Bollywood's Salman Khan to be tried for culpable homicide in 2002 hit and run case
25 Jun 2013
Salman Khan could face imprisonment up to 10 years, with a Mumbai session court today saying that the actor would be tried for culpable homicide charge in connection with a 2002 hit and run case.
According to Shankar Erande, the public prosecutor in the case, the actor had been warned repeatedly by police bodyguard Ravindra Patil not to drive rashly, but the actor allegedly did not pay heed.
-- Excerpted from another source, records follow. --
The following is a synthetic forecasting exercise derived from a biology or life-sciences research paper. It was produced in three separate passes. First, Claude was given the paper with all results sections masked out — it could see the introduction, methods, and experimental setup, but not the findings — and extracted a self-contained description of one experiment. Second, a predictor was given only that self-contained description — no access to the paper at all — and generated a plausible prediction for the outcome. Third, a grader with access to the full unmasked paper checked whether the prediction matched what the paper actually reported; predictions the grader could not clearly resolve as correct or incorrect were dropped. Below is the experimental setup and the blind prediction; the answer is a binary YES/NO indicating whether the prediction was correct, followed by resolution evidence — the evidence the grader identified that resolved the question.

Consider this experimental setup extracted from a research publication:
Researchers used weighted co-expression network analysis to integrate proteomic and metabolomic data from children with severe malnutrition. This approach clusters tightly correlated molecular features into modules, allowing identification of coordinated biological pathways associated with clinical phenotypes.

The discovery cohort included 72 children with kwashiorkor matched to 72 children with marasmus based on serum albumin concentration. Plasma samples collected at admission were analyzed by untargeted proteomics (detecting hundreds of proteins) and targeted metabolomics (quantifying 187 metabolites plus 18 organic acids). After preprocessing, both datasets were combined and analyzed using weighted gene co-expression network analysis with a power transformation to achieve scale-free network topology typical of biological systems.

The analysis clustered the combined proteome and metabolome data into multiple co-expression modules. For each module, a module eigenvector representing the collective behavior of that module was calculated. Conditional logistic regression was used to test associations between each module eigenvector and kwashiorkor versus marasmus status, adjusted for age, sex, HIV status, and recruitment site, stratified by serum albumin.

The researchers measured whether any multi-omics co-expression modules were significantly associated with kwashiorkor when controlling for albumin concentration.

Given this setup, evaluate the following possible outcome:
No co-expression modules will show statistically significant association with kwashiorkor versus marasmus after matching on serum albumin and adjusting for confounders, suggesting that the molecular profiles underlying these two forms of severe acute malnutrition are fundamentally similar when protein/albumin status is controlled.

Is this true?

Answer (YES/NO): NO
The public prosecutor also added that Khan was drunk at the time of the accident in which one person was killed and four others were injured.
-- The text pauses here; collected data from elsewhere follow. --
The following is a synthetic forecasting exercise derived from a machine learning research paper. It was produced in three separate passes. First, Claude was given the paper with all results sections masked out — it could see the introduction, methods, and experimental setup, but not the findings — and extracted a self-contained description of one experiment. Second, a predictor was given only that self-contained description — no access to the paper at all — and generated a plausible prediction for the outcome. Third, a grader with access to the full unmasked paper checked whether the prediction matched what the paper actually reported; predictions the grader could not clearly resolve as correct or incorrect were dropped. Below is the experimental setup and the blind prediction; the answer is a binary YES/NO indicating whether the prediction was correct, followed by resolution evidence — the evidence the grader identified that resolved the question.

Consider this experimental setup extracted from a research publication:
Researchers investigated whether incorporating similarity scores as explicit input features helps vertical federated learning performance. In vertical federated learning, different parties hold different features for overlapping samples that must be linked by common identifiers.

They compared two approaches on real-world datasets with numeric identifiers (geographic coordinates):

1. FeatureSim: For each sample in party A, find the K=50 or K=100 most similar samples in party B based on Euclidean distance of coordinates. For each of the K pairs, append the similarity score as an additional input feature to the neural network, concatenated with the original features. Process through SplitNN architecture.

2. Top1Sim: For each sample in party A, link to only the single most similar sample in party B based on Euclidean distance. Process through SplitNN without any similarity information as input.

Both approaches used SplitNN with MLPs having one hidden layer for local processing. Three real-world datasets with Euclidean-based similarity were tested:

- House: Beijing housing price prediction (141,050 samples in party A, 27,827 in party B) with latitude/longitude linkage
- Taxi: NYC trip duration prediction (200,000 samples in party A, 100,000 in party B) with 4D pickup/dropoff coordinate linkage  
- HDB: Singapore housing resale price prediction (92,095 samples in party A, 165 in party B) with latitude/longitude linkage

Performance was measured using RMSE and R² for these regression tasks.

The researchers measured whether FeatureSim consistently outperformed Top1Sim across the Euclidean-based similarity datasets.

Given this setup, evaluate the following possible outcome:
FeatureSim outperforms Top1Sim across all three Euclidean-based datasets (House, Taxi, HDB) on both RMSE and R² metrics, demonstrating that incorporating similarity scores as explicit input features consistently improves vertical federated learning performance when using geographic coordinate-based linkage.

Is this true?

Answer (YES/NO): NO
The actor was initially tried by a magistrate under the lesser charge of causing death by negligence (Section 304A of IPC), that provided for a maximum punishment of two years in jail, but metropolitan magistrate, after examining 17 witnesses in the case, invoked the more serious charge under Section 304 (III) of the IPC against Khan.
In his argument against invoking the grave charge of 'culpable homicide not amounting to murder' under section 304 part II IPC, Khan's lawyer Ashok Mundargi had pleaded that the order of the magistrate was "erroneous, bad in law and contrary to evidence on record."
He contended that the magistrate, had failed to appreciate that Salman Khan neither had the intention (to kill people) nor the knowledge that his rash and negligent driving would kill a person and cause injury to four others
While opposing Khan's appeal, public prosecutor Shankar Erande, said the magistrate had rightly invoked the charge of culpable homicide as he had committed a serious offence.
The prosecutor submitted that Khan was drunk and his blood sample revealed 60 mg alcohol which was beyond the permissible limit.
In another development, advocate Abha Singh, appearing for activist Santosh Daundkar, urged the court to permit her to intervene in the matter, contending that section 301 of CrPc allowed her to assist the prosecutor.
Though the actor's counsel objected to Daundkar's plea for intervention, saying the activist had no locus standi in the matter, public prosecutor Erande said he had no objection.
Singh alleged the police had favoured Khan by not examining witnesses in the case in the last five years and insisted on the actor's regular appearance.
One person was killed and four others injured when the Land Cruiser that Salman Khan was allegedly driving, ran over a group of people sleeping on the pavement outside a bakery in suburban Bandra in early hours on 28 September, 2002.